= EXERCISE MATERIALS =
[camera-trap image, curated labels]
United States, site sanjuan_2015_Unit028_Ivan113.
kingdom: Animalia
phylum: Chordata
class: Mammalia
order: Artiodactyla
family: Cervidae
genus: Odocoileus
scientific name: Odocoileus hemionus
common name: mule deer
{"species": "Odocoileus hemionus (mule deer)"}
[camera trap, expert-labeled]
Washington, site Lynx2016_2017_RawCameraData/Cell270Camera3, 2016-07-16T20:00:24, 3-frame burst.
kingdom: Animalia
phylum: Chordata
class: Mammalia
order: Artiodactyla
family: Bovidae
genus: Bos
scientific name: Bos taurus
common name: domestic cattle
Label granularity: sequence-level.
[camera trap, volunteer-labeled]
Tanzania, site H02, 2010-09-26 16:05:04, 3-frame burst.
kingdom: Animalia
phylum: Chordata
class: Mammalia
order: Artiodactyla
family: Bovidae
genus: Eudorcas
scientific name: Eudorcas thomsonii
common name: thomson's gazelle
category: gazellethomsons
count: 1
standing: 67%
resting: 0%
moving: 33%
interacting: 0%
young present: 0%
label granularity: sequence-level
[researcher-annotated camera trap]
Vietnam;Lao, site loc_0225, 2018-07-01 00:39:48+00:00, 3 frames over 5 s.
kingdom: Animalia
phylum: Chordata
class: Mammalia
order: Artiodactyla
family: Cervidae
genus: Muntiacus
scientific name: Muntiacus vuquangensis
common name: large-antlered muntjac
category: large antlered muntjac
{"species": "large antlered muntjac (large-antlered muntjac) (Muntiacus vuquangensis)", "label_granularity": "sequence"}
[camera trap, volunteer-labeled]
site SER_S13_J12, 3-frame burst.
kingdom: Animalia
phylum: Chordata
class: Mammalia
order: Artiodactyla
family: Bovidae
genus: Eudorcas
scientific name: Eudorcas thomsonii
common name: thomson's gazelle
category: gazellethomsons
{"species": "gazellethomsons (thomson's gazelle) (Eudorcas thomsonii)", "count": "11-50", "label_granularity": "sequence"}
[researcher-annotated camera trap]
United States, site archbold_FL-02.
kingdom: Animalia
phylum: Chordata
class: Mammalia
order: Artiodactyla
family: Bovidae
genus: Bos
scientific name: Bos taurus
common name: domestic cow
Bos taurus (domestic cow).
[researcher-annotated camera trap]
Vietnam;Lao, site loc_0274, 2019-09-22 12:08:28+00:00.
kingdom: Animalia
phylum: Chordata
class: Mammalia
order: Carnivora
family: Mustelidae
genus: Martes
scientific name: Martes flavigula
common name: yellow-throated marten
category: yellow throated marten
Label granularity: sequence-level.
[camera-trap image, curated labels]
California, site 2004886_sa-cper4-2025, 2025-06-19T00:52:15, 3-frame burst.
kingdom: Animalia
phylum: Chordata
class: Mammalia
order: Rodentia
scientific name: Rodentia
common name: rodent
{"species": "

= REQUIREMENT =
Reproduce the records above exactly, character for character.

= EXERCISE OUTPUT =
[camera-trap image, curated labels]
United States, site sanjuan_2015_Unit028_Ivan113.
kingdom: Animalia
phylum: Chordata
class: Mammalia
order: Artiodactyla
family: Cervidae
genus: Odocoileus
scientific name: Odocoileus hemionus
common name: mule deer
{"species": "Odocoileus hemionus (mule deer)"}
[camera trap, expert-labeled]
Washington, site Lynx2016_2017_RawCameraData/Cell270Camera3, 2016-07-16T20:00:24, 3-frame burst.
kingdom: Animalia
phylum: Chordata
class: Mammalia
order: Artiodactyla
family: Bovidae
genus: Bos
scientific name: Bos taurus
common name: domestic cattle
Label granularity: sequence-level.
[camera trap, volunteer-labeled]
Tanzania, site H02, 2010-09-26 16:05:04, 3-frame burst.
kingdom: Animalia
phylum: Chordata
class: Mammalia
order: Artiodactyla
family: Bovidae
genus: Eudorcas
scientific name: Eudorcas thomsonii
common name: thomson's gazelle
category: gazellethomsons
count: 1
standing: 67%
resting: 0%
moving: 33%
interacting: 0%
young present: 0%
label granularity: sequence-level
[researcher-annotated camera trap]
Vietnam;Lao, site loc_0225, 2018-07-01 00:39:48+00:00, 3 frames over 5 s.
kingdom: Animalia
phylum: Chordata
class: Mammalia
order: Artiodactyla
family: Cervidae
genus: Muntiacus
scientific name: Muntiacus vuquangensis
common name: large-antlered muntjac
category: large antlered muntjac
{"species": "large antlered muntjac (large-antlered muntjac) (Muntiacus vuquangensis)", "label_granularity": "sequence"}
[camera trap, volunteer-labeled]
site SER_S13_J12, 3-frame burst.
kingdom: Animalia
phylum: Chordata
class: Mammalia
order: Artiodactyla
family: Bovidae
genus: Eudorcas
scientific name: Eudorcas thomsonii
common name: thomson's gazelle
category: gazellethomsons
{"species": "gazellethomsons (thomson's gazelle) (Eudorcas thomsonii)", "count": "11-50", "label_granularity": "sequence"}
[researcher-annotated camera trap]
United States, site archbold_FL-02.
kingdom: Animalia
phylum: Chordata
class: Mammalia
order: Artiodactyla
family: Bovidae
genus: Bos
scientific name: Bos taurus
common name: domestic cow
Bos taurus (domestic cow).
[researcher-annotated camera trap]
Vietnam;Lao, site loc_0274, 2019-09-22 12:08:28+00:00.
kingdom: Animalia
phylum: Chordata
class: Mammalia
order: Carnivora
family: Mustelidae
genus: Martes
scientific name: Martes flavigula
common name: yellow-throated marten
category: yellow throated marten
Label granularity: sequence-level.
[camera-trap image, curated labels]
California, site 2004886_sa-cper4-2025, 2025-06-19T00:52:15, 3-frame burst.
kingdom: Animalia
phylum: Chordata
class: Mammalia
order: Rodentia
scientific name: Rodentia
common name: rodent
{"species": "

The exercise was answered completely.